BEGIN Input data
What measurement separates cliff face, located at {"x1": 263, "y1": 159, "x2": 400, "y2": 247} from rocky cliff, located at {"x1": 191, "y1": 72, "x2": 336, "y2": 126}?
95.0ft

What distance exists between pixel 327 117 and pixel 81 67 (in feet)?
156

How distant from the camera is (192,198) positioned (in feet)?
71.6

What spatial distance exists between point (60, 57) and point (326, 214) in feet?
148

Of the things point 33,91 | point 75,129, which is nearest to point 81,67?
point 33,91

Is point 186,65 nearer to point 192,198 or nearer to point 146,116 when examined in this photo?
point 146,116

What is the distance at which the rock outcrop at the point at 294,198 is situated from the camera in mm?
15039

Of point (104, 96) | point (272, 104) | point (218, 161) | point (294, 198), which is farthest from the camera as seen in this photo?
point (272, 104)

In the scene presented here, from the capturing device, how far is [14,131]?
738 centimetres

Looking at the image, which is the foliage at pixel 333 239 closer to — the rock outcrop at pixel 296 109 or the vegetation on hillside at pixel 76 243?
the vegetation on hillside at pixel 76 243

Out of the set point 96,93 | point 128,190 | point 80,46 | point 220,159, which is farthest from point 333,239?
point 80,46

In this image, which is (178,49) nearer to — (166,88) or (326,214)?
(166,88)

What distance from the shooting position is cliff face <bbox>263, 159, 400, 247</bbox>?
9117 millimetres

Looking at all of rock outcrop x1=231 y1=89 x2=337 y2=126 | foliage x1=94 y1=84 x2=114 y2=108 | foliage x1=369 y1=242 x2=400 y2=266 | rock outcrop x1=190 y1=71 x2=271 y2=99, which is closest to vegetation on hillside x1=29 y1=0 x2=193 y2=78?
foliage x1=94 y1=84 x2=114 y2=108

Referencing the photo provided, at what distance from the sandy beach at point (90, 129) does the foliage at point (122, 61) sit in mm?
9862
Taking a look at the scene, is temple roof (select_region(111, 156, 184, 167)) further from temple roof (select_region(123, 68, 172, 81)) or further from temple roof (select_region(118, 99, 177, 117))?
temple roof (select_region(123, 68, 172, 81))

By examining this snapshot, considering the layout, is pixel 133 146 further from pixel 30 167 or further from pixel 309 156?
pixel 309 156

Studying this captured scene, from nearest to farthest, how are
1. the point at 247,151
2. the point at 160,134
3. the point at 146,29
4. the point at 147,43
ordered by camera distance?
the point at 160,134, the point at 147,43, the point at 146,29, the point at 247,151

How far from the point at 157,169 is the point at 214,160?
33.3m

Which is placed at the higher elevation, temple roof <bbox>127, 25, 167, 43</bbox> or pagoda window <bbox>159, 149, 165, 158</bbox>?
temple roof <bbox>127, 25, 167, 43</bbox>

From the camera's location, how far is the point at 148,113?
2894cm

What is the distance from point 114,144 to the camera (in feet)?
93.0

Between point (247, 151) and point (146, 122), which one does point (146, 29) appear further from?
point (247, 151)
END Input data
## Required work
Extract the lines above from the one containing "What distance from the shooting" to the last line, both included, exactly as written.

## Output for this task
What distance from the shooting position is cliff face <bbox>263, 159, 400, 247</bbox>?
9117 millimetres

Looking at all of rock outcrop x1=231 y1=89 x2=337 y2=126 | foliage x1=94 y1=84 x2=114 y2=108 | foliage x1=369 y1=242 x2=400 y2=266 | rock outcrop x1=190 y1=71 x2=271 y2=99, which is closest to vegetation on hillside x1=29 y1=0 x2=193 y2=78?
foliage x1=94 y1=84 x2=114 y2=108

Referencing the photo provided, at what distance from the sandy beach at point (90, 129) does the foliage at point (122, 61) sit in mm?
9862
Taking a look at the scene, is temple roof (select_region(111, 156, 184, 167)) further from temple roof (select_region(123, 68, 172, 81)) or further from temple roof (select_region(118, 99, 177, 117))?
temple roof (select_region(123, 68, 172, 81))

By examining this snapshot, considering the layout, is pixel 133 146 further from pixel 30 167 or further from pixel 309 156?
pixel 309 156

Studying this captured scene, from nearest to farthest, how are
1. the point at 247,151
2. the point at 160,134
3. the point at 146,29
4. the point at 147,43
ordered by camera distance?
the point at 160,134, the point at 147,43, the point at 146,29, the point at 247,151

How far from the point at 157,169 is the point at 214,160?
33.3m

Which is placed at the higher elevation, temple roof <bbox>127, 25, 167, 43</bbox> or pagoda window <bbox>159, 149, 165, 158</bbox>?
temple roof <bbox>127, 25, 167, 43</bbox>

From the camera's location, how far is the point at 148,113?
2894cm

What is the distance from point 114,144 to the camera (in feet)?
93.0

Between point (247, 151) and point (146, 122), which one does point (146, 29) appear further from?
point (247, 151)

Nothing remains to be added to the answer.